8 thoughts on “Food Fight: The Way I Eat (and don’t be a food bully)

  1. Laura

    I don’t understand why people get so mean when it comes to the foods we eat. I’ve seen people who are downright vicious. There are some who’s views are “the only way” and anyone is disagrees is an idiot. Whatever. We definitely are all different.

  2. amy

    This year I have gone from eating a little chicken to eating pork from local pigs and chickens either from a local source or soon to be my backyard. I watched the movie Food Inc. and then read Omnivore’s Dilemma and am a changed person. I don’t think a lot of people think about the dairy issue (what happens when the cow has a calf that’s a bull ?) so it’s good you bring that up. So many people don’t think about any of this.

  3. Mairi @ Toast

    Great post, common sense and a little balance prevailing! I am the same except I do eat meat & try for free range when i can, very lucky that I live in NZ so not an issue (yet) with the GM fruit & veg :)

  4. angelina Post author

    Thank you for reading the post! I read your blog and should have commented long before now – it’s one of my favorites. I think my favorite post so far is the plum and lemon cake one. Your photography is refreshingly different and gorgeous too. I hope GM foods continue to not be an issue in New Zealand. I think the US is the biggest producer in the world of GM crops but the GM companies are doing their best to spread their seeds across the planet. It’s really a problem. I did this post because I’ve had a number of conversations with people about diets and I wanted to put my whole philosophy down in one post for future reference. It was interesting to think about it component by component. I really respect people having different ways of eating than I do – except for the all processed/junk food diet. The big irony is that my son is an extremely picky eater and most of what he eats is packaged! At least most of it is GM free and I’m a tireless label reader so even though he eats packaged food – most of it is natural and free of HFCS and preservatives.

    Anyway – thanks for chiming in!

  5. renee

    I would like to point out that dairy is even crueler than the meat industry. Babies are often taken away from the mother and sold as veal. Not all female cows become dairy cows. Taking dairy from a cow is taking it from their baby. Humans and calves both don’t get a share of the milk. I can’t willingly consume dairy knowing what I know about the industry. Also, cheese isn’t really vegetarian. I’m sure you know, but rennet comes from the lining of the calf’s stomach. The calf has to die to produce the cheese you are too weak to give up.

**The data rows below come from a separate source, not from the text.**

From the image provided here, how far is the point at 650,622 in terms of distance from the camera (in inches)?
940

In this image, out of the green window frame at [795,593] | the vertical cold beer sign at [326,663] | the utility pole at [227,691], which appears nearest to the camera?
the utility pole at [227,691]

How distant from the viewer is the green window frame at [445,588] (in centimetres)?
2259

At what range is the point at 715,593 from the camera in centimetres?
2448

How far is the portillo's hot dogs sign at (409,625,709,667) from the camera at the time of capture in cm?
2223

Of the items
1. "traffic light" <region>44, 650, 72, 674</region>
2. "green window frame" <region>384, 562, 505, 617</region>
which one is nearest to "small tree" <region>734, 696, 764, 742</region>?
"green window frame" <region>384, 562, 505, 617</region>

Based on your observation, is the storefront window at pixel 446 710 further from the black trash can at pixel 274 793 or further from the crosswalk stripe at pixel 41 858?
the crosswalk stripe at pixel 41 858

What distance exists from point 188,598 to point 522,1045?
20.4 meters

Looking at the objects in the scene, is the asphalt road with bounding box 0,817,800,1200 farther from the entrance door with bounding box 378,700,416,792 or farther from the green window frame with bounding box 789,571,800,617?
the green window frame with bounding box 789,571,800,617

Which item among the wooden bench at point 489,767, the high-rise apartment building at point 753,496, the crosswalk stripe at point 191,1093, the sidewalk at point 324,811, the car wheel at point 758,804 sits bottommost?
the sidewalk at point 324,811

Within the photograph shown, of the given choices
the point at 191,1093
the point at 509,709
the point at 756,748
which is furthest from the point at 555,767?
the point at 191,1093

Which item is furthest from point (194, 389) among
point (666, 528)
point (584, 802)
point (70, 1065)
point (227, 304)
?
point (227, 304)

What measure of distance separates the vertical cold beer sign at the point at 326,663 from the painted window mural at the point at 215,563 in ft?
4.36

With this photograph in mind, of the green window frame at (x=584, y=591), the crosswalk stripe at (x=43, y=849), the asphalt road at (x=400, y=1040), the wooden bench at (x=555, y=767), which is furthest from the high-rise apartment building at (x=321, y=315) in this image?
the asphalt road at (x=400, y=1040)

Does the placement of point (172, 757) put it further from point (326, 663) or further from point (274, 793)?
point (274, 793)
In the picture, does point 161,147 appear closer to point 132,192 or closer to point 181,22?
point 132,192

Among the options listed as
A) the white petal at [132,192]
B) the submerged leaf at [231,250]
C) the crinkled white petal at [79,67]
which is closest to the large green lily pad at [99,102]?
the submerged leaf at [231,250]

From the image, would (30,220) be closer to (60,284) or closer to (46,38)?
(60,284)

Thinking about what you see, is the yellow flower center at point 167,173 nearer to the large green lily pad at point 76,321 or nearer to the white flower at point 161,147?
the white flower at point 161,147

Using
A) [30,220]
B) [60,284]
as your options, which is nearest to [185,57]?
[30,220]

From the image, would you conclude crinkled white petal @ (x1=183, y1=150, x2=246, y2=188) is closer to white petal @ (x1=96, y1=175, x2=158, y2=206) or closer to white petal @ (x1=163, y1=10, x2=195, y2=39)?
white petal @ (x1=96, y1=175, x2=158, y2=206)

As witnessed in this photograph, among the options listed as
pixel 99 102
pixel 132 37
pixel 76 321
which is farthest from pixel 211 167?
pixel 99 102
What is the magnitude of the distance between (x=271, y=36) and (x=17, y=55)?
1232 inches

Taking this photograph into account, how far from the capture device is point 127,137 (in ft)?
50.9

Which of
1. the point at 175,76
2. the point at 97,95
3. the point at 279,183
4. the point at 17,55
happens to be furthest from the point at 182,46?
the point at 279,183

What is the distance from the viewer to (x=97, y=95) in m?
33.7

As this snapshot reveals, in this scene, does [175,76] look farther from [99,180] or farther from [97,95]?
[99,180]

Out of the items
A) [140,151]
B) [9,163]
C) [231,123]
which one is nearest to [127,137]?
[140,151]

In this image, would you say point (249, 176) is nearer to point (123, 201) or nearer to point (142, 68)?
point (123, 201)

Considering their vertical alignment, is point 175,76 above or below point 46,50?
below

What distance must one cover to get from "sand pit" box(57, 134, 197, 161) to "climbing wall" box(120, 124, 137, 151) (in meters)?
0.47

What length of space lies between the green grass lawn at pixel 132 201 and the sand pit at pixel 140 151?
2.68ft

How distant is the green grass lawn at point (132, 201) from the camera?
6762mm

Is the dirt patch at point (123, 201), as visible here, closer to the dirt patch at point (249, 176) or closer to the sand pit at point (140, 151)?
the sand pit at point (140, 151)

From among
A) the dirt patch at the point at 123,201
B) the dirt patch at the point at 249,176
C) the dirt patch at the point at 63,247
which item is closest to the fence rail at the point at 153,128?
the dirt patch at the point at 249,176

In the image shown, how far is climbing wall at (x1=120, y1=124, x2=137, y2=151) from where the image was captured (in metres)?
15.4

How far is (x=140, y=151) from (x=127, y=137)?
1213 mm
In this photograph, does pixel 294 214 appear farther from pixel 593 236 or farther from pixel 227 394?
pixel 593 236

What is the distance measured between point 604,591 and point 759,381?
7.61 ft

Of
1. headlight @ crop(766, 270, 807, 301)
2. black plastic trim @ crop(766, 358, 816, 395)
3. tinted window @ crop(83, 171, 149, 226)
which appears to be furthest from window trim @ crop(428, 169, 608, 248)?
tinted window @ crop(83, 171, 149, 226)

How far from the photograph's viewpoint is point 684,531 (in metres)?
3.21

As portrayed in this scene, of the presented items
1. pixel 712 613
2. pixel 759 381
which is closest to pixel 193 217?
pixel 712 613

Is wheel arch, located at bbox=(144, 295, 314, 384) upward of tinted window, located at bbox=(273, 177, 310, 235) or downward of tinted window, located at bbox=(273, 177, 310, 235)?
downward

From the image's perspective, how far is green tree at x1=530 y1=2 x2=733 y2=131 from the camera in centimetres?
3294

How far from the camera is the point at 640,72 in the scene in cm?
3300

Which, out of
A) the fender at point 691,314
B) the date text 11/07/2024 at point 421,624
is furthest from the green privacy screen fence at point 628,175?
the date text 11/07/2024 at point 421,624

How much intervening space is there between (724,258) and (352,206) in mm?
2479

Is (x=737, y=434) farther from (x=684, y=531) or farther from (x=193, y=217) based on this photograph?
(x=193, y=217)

    The rest of this post is great and there are some good points to be made, but please don’t think that dairy is harmless.

  6. angelina Post author

    When I was growing up in the 70′s being vegetarian included dairy (including cheese) and eggs. I stick to the old school definition and I will always be what I consider a vegetarian. If you don’t think I’m a vegetarian, that’s okay with me. I won’t argue with you about whether the dairy industry is more or less cruel than the meat industry because I have already expressed my discomfort with both and how they are inextricably connected. Your points are important and I’m glad you both read my post and shared your own take!

  7. angelina Post author

    I think I’m going to need to write another post about what being vegetarian means to me versus to other people. If one can only call themselves a vegetarian if there are NO deaths necessary for them to eat then NO ONE is a vegetarian. Animals and insects are frequent casualties of farming – yes – even organic farming – whether because they’re killed when land is plowed under (moles, voles, and frogs are frequent victims) or because we’ve pushed them off of their own territory forcing them to starve to death. There is no such thing as food without cost to life. I choose to draw my line in a different place than others do but it is naive to think you can eat and survive without causing death and pain to other creatures. Even if all you ever did was forage – you’re competing with other animals and someone is going to lose. That’s just a fact of nature. This clearly needs a post to itself.